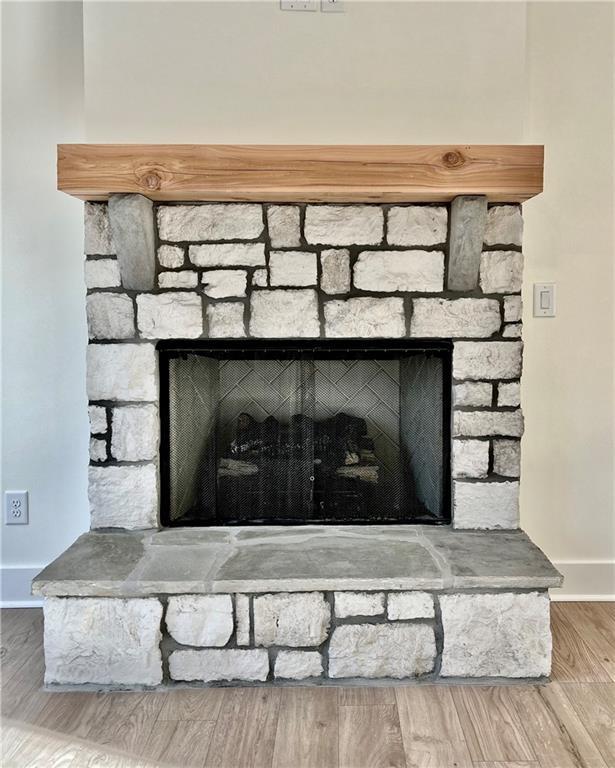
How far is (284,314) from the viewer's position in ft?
6.60

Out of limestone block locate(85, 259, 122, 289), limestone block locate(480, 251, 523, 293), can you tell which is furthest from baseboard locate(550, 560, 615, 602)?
limestone block locate(85, 259, 122, 289)

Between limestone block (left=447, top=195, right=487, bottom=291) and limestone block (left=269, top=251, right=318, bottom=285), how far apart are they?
444mm

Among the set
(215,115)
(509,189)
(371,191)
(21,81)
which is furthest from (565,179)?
(21,81)

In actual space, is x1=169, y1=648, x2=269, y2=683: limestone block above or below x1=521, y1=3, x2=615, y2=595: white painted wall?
below

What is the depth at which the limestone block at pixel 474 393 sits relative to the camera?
2033 millimetres

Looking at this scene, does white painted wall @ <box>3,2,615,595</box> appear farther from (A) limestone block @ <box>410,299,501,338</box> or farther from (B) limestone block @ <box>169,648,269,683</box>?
(B) limestone block @ <box>169,648,269,683</box>

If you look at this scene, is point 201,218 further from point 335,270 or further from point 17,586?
point 17,586

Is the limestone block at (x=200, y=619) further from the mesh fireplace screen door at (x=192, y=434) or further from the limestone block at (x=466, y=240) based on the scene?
the limestone block at (x=466, y=240)

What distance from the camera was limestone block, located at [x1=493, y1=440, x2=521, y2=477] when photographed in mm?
2049

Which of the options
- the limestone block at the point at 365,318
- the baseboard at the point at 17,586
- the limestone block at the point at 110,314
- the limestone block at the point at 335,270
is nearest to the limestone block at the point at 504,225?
the limestone block at the point at 365,318

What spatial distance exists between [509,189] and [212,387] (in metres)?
1.14

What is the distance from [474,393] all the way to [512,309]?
0.99 feet

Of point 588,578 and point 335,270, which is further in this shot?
point 588,578

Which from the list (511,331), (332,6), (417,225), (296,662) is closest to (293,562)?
(296,662)
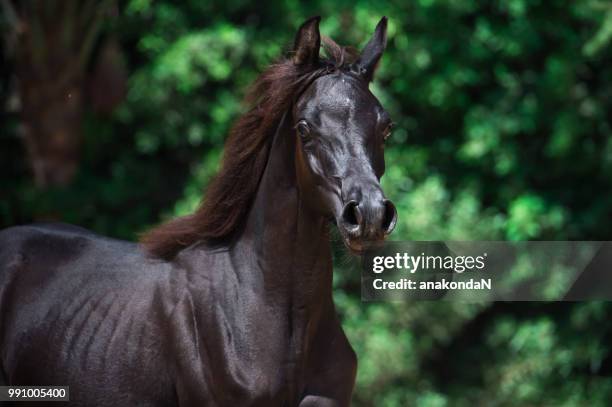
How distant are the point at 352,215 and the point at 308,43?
0.62 metres

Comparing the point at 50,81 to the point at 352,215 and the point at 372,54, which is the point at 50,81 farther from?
the point at 352,215

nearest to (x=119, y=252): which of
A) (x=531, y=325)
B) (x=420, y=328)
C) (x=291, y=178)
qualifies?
(x=291, y=178)

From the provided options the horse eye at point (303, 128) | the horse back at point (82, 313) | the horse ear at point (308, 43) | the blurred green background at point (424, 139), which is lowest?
the horse back at point (82, 313)

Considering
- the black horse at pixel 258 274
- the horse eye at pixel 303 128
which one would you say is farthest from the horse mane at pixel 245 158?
the horse eye at pixel 303 128

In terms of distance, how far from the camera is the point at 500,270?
17.3 feet

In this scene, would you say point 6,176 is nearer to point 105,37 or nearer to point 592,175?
point 105,37

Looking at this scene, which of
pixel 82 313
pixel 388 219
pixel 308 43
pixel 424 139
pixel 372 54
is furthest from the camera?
pixel 424 139

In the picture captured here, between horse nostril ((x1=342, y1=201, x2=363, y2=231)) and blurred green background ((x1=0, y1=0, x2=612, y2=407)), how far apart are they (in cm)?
462

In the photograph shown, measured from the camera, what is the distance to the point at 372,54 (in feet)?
11.1

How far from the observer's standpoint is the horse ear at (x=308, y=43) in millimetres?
3219

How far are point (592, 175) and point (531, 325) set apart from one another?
1.30m

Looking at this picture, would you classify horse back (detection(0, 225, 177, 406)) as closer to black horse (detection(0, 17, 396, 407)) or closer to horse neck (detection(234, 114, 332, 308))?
black horse (detection(0, 17, 396, 407))

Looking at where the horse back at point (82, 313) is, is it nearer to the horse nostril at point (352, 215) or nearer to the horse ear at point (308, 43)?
the horse nostril at point (352, 215)

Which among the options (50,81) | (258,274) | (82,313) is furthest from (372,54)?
(50,81)
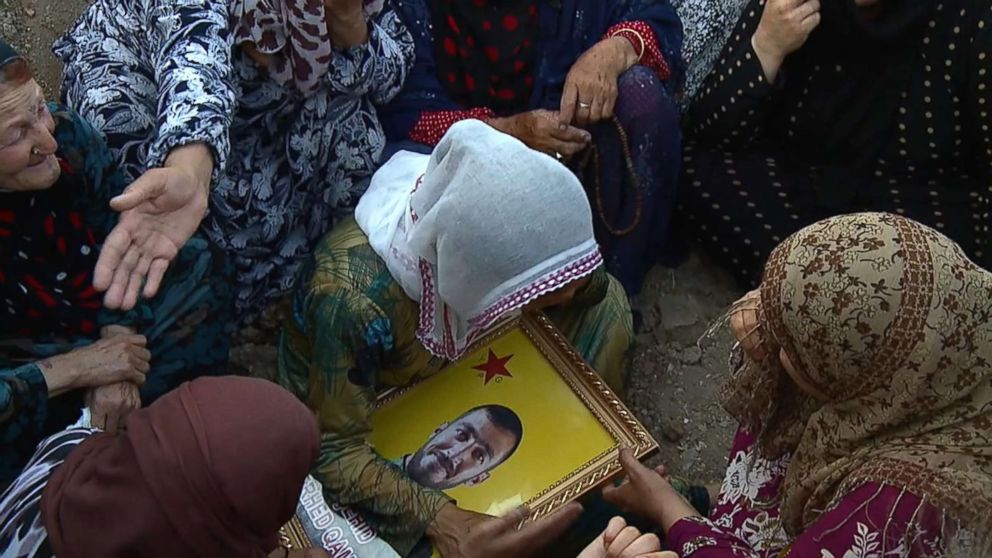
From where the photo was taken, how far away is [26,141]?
165 centimetres

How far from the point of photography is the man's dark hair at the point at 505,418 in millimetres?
2076

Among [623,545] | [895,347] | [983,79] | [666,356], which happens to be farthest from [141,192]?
[983,79]

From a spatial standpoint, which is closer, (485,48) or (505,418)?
(505,418)

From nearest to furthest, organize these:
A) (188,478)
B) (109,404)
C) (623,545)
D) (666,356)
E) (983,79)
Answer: (188,478), (623,545), (109,404), (983,79), (666,356)

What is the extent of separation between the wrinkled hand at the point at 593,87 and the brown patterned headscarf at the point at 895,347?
96cm

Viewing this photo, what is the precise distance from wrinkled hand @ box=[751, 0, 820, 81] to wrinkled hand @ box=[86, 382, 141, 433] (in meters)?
1.69

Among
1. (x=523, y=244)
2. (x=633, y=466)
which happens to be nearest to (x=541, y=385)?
(x=633, y=466)

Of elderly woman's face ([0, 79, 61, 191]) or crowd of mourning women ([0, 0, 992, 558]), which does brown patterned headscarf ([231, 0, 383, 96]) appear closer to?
crowd of mourning women ([0, 0, 992, 558])

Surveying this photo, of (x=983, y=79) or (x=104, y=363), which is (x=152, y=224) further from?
(x=983, y=79)

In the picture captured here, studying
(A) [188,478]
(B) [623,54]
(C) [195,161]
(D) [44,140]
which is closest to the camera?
(A) [188,478]

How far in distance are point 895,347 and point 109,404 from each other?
4.56 ft

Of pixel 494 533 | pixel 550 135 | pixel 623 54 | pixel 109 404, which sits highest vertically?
pixel 623 54

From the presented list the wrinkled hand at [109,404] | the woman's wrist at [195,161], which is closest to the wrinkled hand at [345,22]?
the woman's wrist at [195,161]

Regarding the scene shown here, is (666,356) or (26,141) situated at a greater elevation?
(26,141)
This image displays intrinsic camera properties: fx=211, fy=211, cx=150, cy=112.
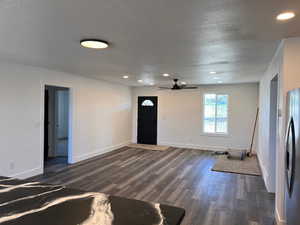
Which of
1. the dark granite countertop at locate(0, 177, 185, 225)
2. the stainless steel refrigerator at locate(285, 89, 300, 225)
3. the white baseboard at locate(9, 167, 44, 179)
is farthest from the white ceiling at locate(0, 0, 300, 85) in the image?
the white baseboard at locate(9, 167, 44, 179)

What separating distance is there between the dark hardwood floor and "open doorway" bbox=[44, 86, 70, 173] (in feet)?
4.54

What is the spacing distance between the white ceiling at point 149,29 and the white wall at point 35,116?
2.48 feet

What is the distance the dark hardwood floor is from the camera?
320cm

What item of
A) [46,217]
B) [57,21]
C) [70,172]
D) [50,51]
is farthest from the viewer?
[70,172]

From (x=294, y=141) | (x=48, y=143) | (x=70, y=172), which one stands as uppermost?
(x=294, y=141)

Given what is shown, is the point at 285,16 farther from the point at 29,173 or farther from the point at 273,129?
the point at 29,173

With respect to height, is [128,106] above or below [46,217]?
above

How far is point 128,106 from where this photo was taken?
29.0 feet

= = = = =

All the lines above are to be reproduced exactly, except the pictures.

How far is (284,314) from the viewer's position in ft?
6.60

Out of limestone block locate(85, 259, 122, 289), limestone block locate(480, 251, 523, 293), can you tell which is furthest from baseboard locate(550, 560, 615, 602)?
limestone block locate(85, 259, 122, 289)

Between limestone block (left=447, top=195, right=487, bottom=291) and limestone block (left=269, top=251, right=318, bottom=285), how far apart are they?
444mm

Among the set
(215,115)
(509,189)
(371,191)
(21,81)
which is furthest from (565,179)?
(21,81)

In actual space, is x1=169, y1=648, x2=269, y2=683: limestone block above or below x1=521, y1=3, x2=615, y2=595: white painted wall?
below

What is the depth at which the limestone block at pixel 474 393 sits relative to the camera?
2033 millimetres

Looking at this scene, does white painted wall @ <box>3,2,615,595</box> appear farther from (A) limestone block @ <box>410,299,501,338</box> or farther from (B) limestone block @ <box>169,648,269,683</box>?
(B) limestone block @ <box>169,648,269,683</box>

If you look at this scene, is point 201,218 further from point 335,270 or further from point 17,586?
point 17,586

Is the limestone block at (x=200, y=619) further from the mesh fireplace screen door at (x=192, y=434) or further from the limestone block at (x=466, y=240) based on the scene?
the limestone block at (x=466, y=240)

What distance from the camera was limestone block, located at [x1=493, y1=440, x2=521, y2=477] when photographed in mm?
2049

Which of the options
- the limestone block at the point at 365,318
- the baseboard at the point at 17,586
- the limestone block at the point at 110,314
- the limestone block at the point at 335,270
is nearest to the limestone block at the point at 504,225?
the limestone block at the point at 365,318

What spatial distance exists between [509,189] and [212,387] (in metres)?
1.14

What is the distance from [474,393] all the way to [512,309]?
0.99 feet

Of point 588,578 and point 335,270, which is further in this shot?
point 588,578

Which from the list (511,331), (332,6), (417,225), (296,662) is closest to (293,562)?
(296,662)
How distant are the point at 352,215 and the point at 308,43?
0.62 metres

Comparing the point at 50,81 to the point at 352,215 and the point at 372,54, which is the point at 50,81 farther from?
the point at 352,215

nearest to (x=119, y=252): which of
A) (x=531, y=325)
B) (x=420, y=328)
C) (x=291, y=178)
qualifies?
(x=291, y=178)

From the provided options the horse eye at point (303, 128) | the horse back at point (82, 313) | the horse ear at point (308, 43) | the blurred green background at point (424, 139), which is lowest?
the horse back at point (82, 313)

Considering
- the black horse at pixel 258 274
- the horse eye at pixel 303 128
which one would you say is farthest from the horse mane at pixel 245 158?
the horse eye at pixel 303 128

In terms of distance, how far from the camera is the point at 500,270?
17.3 feet

In this scene, would you say point 6,176 is nearer to point 105,37 or nearer to point 592,175?
point 105,37

Looking at this scene, which of
pixel 82 313
pixel 388 219
pixel 308 43
pixel 424 139
pixel 372 54
is furthest from the camera?
pixel 424 139

In the picture captured here, between horse nostril ((x1=342, y1=201, x2=363, y2=231)) and blurred green background ((x1=0, y1=0, x2=612, y2=407)), how far apart are they (in cm)?
462

In the photograph shown, measured from the camera, what is the distance to the point at 372,54 (in feet)?
11.1

How far from the observer's standpoint is the horse ear at (x=308, y=43) in millimetres?
3219

How far are point (592, 175) and point (531, 325) set apart from one another?
1.30m

Looking at this picture, would you classify horse back (detection(0, 225, 177, 406)) as closer to black horse (detection(0, 17, 396, 407)) or closer to horse neck (detection(234, 114, 332, 308))?
black horse (detection(0, 17, 396, 407))

Looking at where the horse back at point (82, 313) is, is it nearer to the horse nostril at point (352, 215) or nearer to the horse ear at point (308, 43)?
the horse nostril at point (352, 215)

Which among the options (50,81) | (258,274) | (82,313) is furthest from (372,54)?
(50,81)
From where the photo was taken, how far away is [26,141]?
165 centimetres

How far from the point of photography is the man's dark hair at the point at 505,418 in millimetres?
2076

Among [623,545] | [895,347] | [983,79] | [666,356], which happens to be farthest from [141,192]?
[983,79]

From a spatial standpoint, which is closer, (485,48) or (505,418)?
(505,418)

From nearest to furthest, organize these:
A) (188,478)
B) (109,404)
C) (623,545)
D) (666,356)
E) (983,79)
Answer: (188,478), (623,545), (109,404), (983,79), (666,356)

What is the extent of separation between the wrinkled hand at the point at 593,87 and the brown patterned headscarf at the point at 895,347?
96cm

Viewing this photo, what is the precise distance from wrinkled hand @ box=[751, 0, 820, 81] to wrinkled hand @ box=[86, 382, 141, 433] (in meters)?
1.69

Among
1. (x=523, y=244)
2. (x=633, y=466)
which happens to be nearest to (x=541, y=385)?
(x=633, y=466)

Of elderly woman's face ([0, 79, 61, 191]) or crowd of mourning women ([0, 0, 992, 558]), which does brown patterned headscarf ([231, 0, 383, 96]) appear closer to?
crowd of mourning women ([0, 0, 992, 558])

Surveying this photo, of (x=983, y=79) or (x=104, y=363), which is (x=152, y=224) further from?
(x=983, y=79)

In the picture captured here, studying
(A) [188,478]
(B) [623,54]
(C) [195,161]
(D) [44,140]
which is closest to the camera?
(A) [188,478]

How far in distance are point 895,347 and point 109,404 from each other?
4.56 ft

Of pixel 494 533 | pixel 550 135 | pixel 623 54 | pixel 109 404, which sits highest vertically?
pixel 623 54

From the presented list the wrinkled hand at [109,404] | the woman's wrist at [195,161], which is closest to the wrinkled hand at [345,22]?
the woman's wrist at [195,161]

Regarding the scene shown here, is (666,356) or (26,141) situated at a greater elevation?
(26,141)
This image displays intrinsic camera properties: fx=211, fy=211, cx=150, cy=112.
Which of
1. the dark granite countertop at locate(0, 177, 185, 225)
2. the stainless steel refrigerator at locate(285, 89, 300, 225)
3. the white baseboard at locate(9, 167, 44, 179)
is farthest from the white ceiling at locate(0, 0, 300, 85) in the image?
the white baseboard at locate(9, 167, 44, 179)

What separating distance is there between the dark hardwood floor and "open doorway" bbox=[44, 86, 70, 173] (in feet)?
4.54

What is the spacing distance between the white ceiling at point 149,29 and the white wall at point 35,116?
2.48 feet

What is the distance the dark hardwood floor is from the camera?
320cm

What item of
A) [46,217]
B) [57,21]
C) [70,172]
D) [50,51]
is farthest from the viewer?
[70,172]

From (x=294, y=141) | (x=48, y=143) | (x=70, y=172), which one stands as uppermost?
(x=294, y=141)

Given what is shown, is the point at 285,16 farther from the point at 29,173 or farther from the point at 273,129?
the point at 29,173

With respect to height, is [128,106] above or below [46,217]?
above

How far is point 128,106 from where this photo was taken?
29.0 feet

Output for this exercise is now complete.